Comedy, politics, drama and many other areas still remain the inspiration behind theatrical plays today. The creators mixed drama with comedy or politics with comedy, the aim being to make each scene in the picture come alive naturally. Although many people still wish to relive these moments, the plays are now available in all versions.
Dirty Hands, the work of a great tale!
Jean-Paul Sartre’s tale was first performed before the public in 1948 in Paris, the great capital of theatre. At that time, many people gathered in the halls of the big city to enjoy the works of the great filmmakers. Today, these plays are still returning to the stage, in a more improved and livelier way.
However, few spectators manage to book tickets for the occasion, faced with hectic daily life and unavoidable tasks.
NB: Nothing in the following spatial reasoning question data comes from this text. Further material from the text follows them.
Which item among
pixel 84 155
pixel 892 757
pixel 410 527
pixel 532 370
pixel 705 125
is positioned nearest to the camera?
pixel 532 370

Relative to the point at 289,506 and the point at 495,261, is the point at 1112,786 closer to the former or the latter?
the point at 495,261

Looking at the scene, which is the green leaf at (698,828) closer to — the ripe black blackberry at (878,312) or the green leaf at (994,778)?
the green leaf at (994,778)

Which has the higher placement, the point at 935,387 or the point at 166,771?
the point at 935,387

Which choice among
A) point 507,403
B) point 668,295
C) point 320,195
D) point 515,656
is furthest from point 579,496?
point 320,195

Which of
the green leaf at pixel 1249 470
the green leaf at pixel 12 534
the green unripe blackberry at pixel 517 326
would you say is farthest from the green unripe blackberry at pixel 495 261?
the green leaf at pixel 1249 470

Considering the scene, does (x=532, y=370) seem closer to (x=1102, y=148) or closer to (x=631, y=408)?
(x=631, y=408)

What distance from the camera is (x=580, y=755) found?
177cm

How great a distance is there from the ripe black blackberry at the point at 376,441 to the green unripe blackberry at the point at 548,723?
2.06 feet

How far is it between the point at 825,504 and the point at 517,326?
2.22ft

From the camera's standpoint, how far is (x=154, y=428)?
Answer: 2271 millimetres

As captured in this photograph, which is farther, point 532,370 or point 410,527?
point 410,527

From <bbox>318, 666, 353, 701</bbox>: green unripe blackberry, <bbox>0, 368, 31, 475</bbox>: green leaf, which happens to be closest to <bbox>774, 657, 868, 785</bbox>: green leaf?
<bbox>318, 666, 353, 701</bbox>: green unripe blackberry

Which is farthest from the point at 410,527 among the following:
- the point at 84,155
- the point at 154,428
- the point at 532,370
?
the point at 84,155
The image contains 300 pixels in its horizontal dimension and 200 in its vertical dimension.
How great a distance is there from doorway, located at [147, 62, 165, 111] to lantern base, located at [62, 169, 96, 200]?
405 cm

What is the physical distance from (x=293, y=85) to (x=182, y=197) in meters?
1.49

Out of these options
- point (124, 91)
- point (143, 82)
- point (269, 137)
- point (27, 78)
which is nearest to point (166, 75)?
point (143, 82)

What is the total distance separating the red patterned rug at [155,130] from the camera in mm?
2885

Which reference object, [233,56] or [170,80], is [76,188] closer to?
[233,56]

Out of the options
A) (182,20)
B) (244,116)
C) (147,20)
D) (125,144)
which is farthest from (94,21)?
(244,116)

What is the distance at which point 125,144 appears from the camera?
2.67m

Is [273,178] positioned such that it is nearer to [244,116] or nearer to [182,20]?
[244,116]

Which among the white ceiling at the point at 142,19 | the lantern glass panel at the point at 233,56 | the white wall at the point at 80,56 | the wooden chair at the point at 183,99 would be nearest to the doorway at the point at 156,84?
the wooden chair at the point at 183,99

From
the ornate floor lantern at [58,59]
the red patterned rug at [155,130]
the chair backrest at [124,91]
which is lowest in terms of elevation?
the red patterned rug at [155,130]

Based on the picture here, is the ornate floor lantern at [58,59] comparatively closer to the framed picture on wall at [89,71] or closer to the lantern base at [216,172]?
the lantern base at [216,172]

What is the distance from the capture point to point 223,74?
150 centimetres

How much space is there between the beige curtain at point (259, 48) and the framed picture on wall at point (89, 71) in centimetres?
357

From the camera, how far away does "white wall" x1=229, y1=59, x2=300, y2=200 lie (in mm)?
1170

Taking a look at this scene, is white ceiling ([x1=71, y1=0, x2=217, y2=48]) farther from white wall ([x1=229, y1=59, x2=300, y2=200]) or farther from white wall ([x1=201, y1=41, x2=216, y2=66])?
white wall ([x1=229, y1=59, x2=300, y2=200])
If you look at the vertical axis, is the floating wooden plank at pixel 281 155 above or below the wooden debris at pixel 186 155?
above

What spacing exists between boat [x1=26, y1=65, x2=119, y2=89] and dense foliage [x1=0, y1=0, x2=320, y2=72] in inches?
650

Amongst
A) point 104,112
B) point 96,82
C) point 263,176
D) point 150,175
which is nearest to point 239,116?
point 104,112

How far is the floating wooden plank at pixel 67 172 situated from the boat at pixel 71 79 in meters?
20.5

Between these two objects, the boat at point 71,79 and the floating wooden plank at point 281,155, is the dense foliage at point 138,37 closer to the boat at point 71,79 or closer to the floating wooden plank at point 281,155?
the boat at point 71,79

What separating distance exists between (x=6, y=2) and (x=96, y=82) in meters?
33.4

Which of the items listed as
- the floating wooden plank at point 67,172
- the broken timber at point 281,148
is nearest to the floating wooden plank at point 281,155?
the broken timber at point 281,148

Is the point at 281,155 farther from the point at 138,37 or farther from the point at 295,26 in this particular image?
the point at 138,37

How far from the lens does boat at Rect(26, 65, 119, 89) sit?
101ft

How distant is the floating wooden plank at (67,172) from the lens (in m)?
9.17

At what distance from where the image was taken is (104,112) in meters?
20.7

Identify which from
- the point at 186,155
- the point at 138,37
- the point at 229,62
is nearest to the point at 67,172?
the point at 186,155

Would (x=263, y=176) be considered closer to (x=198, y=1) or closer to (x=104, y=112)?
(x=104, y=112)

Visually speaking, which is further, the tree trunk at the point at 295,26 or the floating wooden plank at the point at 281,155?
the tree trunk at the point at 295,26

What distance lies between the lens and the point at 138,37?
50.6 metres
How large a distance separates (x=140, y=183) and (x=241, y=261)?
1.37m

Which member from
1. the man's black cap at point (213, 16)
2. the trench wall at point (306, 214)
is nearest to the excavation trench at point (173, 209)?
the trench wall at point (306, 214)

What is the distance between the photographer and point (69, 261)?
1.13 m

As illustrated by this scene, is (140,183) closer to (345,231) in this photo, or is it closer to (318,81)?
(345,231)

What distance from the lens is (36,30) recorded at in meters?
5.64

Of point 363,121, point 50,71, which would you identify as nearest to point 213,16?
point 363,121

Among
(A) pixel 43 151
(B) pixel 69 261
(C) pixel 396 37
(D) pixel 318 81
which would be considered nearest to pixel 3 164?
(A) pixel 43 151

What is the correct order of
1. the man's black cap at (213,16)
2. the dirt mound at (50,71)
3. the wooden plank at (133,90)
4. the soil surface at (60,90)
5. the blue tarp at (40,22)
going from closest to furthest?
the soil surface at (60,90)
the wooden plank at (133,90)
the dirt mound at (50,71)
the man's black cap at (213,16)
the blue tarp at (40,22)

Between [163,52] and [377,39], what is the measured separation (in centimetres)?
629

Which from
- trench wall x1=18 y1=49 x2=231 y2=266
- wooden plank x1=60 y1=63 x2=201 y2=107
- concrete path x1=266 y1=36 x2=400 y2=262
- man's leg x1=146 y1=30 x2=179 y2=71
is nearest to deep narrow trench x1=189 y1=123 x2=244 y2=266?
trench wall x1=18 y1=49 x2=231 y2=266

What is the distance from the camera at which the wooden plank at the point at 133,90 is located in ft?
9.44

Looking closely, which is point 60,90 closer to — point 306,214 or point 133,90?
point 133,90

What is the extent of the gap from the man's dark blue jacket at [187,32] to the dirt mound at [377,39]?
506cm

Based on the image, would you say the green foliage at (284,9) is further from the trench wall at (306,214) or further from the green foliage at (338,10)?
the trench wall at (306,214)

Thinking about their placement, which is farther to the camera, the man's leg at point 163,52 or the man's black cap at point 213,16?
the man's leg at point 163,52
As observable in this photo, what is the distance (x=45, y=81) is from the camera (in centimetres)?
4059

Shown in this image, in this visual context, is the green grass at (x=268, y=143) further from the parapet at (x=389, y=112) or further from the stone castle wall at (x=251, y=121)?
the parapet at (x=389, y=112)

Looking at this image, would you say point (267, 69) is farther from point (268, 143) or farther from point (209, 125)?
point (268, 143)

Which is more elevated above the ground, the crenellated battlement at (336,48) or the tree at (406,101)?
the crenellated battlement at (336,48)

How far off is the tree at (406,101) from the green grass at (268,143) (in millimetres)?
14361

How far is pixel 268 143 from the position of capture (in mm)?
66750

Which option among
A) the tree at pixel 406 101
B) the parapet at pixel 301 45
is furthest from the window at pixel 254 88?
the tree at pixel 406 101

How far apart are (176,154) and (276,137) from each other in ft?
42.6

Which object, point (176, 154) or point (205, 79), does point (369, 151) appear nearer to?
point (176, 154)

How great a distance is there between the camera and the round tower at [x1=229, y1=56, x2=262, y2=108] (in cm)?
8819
As demonstrated by Foud’Art blog theatre which is a sharing page for the best theatres, you can enjoy these moments of laughter and drama again.
A political concept that has hardly aged!
Even today, Jean-Paul Sartre’s plays refer to the political, family and love situation of modern man. They are not only appreciated in their form but also in their content, with the speeches and the quality of the actors. All plays become livelier than in the past, especially with the best talents of the characters.
New generations have almost no taste for theatre until it becomes present on TVs, smartphones and the internet. Another explanation is that ‘Dirty Hands’ contains an uneven concept of the political situation and the conflict of tendencies in a party. A situation still very much present in the modern world.
Still relevant in modern history!
History always repeats itself. The concept of two divided parties, each supporting their own thought and political ideology, is no different. Jean-Paul Sartre brings out several themes in his play, such as the need for commitment where you have to be totally definite in your decision. He ensured that the conflict between pragmatism and idealism of the time was brought to the stage.
Revisiting these tragedies on stage can still be difficult, given the established programme. However, you can find all the pictures on the theatre blog where you can also select from many scene suggestions, including Jean-Paul Sartre’s Dirty Hands.